L'accident de Brétigny surgit en pleine modernisation du réseau

Le déraillement meurtrier d'un train près de Paris vendredi est intervenu en pleine modernisation du réseau ferroviaire en France. Ce dernier s'est très fortement dégradé depuis trente ans en raison notamment de la priorité donnée aux trains à grande vitesse (TGV).

"La modernisation des trains et des voies est en marche (...), il y a un gigantesque programme de travaux sur les voies qui représente 1000 km chaque année entièrement refaits", assurait en octobre dernier le directeur de la SNCF Guillaume Pepy.

L'état inquiétant du réseau ferré français ne date pas d'hier. Dans un audit datant de 2005, l'Ecole polytechnique fédérale de Lausanne (EPFL) tirait déjà la sonnette d'alarme face à la dégradation continue des voies ferrées. Faute d'entretien, 60% des lignes devaient être inutilisables en 2025, selon ce rapport.

Important investissement

Ce document a marqué une véritable "prise de conscience" du système ferroviaire quant à l'état de son réseau, souligne Christophe Piednoël, directeur de la communication de Réseau ferré de France (RFF), le propriétaire et gestionnaire des voies. "Le réseau n'a pas été suffisamment entretenu depuis trente ans", selon lui.

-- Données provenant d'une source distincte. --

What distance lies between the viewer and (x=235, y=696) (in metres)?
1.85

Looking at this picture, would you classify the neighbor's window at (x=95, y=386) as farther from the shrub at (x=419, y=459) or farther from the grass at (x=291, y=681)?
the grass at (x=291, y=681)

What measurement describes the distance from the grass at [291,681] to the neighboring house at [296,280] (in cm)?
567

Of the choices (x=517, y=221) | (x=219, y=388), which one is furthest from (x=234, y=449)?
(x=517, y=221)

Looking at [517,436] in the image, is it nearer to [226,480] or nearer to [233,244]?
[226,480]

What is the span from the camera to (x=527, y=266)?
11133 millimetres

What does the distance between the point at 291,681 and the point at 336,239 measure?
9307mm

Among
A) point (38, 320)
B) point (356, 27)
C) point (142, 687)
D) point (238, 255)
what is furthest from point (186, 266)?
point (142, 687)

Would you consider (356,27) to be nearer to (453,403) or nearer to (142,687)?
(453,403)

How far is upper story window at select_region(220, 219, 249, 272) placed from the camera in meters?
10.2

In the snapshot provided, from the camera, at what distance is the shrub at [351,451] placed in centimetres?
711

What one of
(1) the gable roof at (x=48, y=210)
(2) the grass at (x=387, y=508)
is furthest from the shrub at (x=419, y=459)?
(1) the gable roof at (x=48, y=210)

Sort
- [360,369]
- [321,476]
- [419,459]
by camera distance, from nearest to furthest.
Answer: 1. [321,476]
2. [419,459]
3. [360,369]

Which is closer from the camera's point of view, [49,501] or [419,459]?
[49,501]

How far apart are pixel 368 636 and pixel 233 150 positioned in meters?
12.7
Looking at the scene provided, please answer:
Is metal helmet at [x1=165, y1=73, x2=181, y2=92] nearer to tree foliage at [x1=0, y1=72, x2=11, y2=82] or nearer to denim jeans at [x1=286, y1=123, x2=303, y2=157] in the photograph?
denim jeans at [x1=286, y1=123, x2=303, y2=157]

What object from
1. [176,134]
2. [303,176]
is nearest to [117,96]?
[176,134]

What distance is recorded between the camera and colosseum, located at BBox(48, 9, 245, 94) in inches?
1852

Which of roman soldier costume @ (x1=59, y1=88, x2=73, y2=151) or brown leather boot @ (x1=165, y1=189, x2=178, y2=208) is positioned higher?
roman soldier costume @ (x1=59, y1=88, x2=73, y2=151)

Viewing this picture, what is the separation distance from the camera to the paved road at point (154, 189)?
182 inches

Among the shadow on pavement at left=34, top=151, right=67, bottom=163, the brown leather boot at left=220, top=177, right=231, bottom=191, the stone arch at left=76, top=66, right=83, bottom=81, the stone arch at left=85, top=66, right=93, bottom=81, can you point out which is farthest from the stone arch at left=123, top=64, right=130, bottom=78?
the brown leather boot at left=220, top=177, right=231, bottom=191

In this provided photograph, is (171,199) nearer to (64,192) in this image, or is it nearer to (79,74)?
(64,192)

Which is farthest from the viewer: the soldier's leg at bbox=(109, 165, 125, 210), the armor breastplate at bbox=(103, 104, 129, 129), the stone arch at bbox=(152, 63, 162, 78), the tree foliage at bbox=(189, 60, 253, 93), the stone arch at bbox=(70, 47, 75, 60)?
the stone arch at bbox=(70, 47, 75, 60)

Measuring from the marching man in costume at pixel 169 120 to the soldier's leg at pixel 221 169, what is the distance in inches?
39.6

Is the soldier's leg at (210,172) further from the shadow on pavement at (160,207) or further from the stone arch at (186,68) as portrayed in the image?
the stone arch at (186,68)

Entre 2008 et 2015, RFF a cependant consacré 13 milliards d'euros (16 milliards de francs) à l'entretien et à la modernisation du réseau ferroviaire français, soit deux milliards par an, contre un milliard seulement en 2007. Cette politique permet le renouvellement de 1000 km de lignes par an sur les 30'000 km que compte le réseau.

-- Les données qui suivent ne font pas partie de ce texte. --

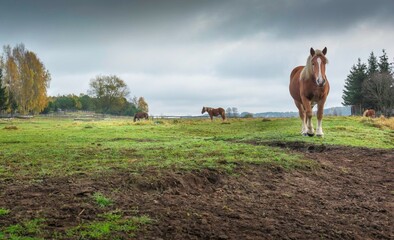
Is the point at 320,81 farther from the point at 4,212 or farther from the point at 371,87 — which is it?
the point at 371,87

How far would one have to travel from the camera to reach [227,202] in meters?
5.02

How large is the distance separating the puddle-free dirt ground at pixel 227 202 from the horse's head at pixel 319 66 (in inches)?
218

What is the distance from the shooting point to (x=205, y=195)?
5.34 meters

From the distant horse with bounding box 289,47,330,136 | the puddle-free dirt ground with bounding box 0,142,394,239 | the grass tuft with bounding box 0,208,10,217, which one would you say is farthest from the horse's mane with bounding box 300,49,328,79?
the grass tuft with bounding box 0,208,10,217

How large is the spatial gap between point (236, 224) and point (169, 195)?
1378mm

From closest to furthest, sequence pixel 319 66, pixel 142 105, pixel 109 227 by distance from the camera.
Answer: pixel 109 227 < pixel 319 66 < pixel 142 105

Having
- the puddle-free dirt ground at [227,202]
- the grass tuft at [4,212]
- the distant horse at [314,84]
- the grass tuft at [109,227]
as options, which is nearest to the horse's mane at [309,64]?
the distant horse at [314,84]

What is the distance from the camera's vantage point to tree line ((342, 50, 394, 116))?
61.7m

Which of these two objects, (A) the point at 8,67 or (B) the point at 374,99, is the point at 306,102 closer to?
(B) the point at 374,99

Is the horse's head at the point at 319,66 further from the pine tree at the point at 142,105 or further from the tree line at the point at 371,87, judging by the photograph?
the pine tree at the point at 142,105

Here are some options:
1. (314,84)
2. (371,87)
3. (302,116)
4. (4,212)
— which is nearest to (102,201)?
(4,212)

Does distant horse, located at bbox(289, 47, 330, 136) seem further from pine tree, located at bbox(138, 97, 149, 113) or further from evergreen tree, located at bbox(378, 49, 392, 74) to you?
pine tree, located at bbox(138, 97, 149, 113)

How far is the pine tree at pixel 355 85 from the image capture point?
70.4 metres

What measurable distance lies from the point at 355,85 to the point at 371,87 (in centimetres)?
834
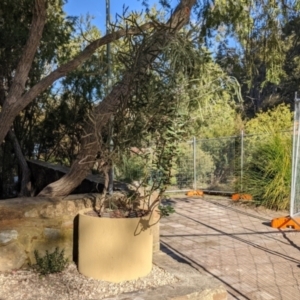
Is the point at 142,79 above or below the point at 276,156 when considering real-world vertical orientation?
above

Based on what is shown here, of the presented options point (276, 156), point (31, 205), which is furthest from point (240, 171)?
point (31, 205)

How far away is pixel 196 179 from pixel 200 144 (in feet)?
3.05

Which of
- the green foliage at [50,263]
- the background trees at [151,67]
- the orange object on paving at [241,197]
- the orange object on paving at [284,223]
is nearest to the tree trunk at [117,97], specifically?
the background trees at [151,67]

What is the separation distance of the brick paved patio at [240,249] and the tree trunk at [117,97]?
1540 mm

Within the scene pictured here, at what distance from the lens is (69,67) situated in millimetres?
4387

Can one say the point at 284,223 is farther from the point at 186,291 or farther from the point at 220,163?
the point at 220,163

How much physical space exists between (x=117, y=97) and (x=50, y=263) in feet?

"On n'a jamais autant investi pour le réseau depuis la guerre", insiste M. Piednoël. Dans un nouveau rapport daté cette fois de septembre 2012, les spécialistes de l'EPFL ont cependant constaté que le lifting, à coups de milliards d'euros, a surtout permis de ralentir le vieillissement du réseau, sans parvenir à le stopper.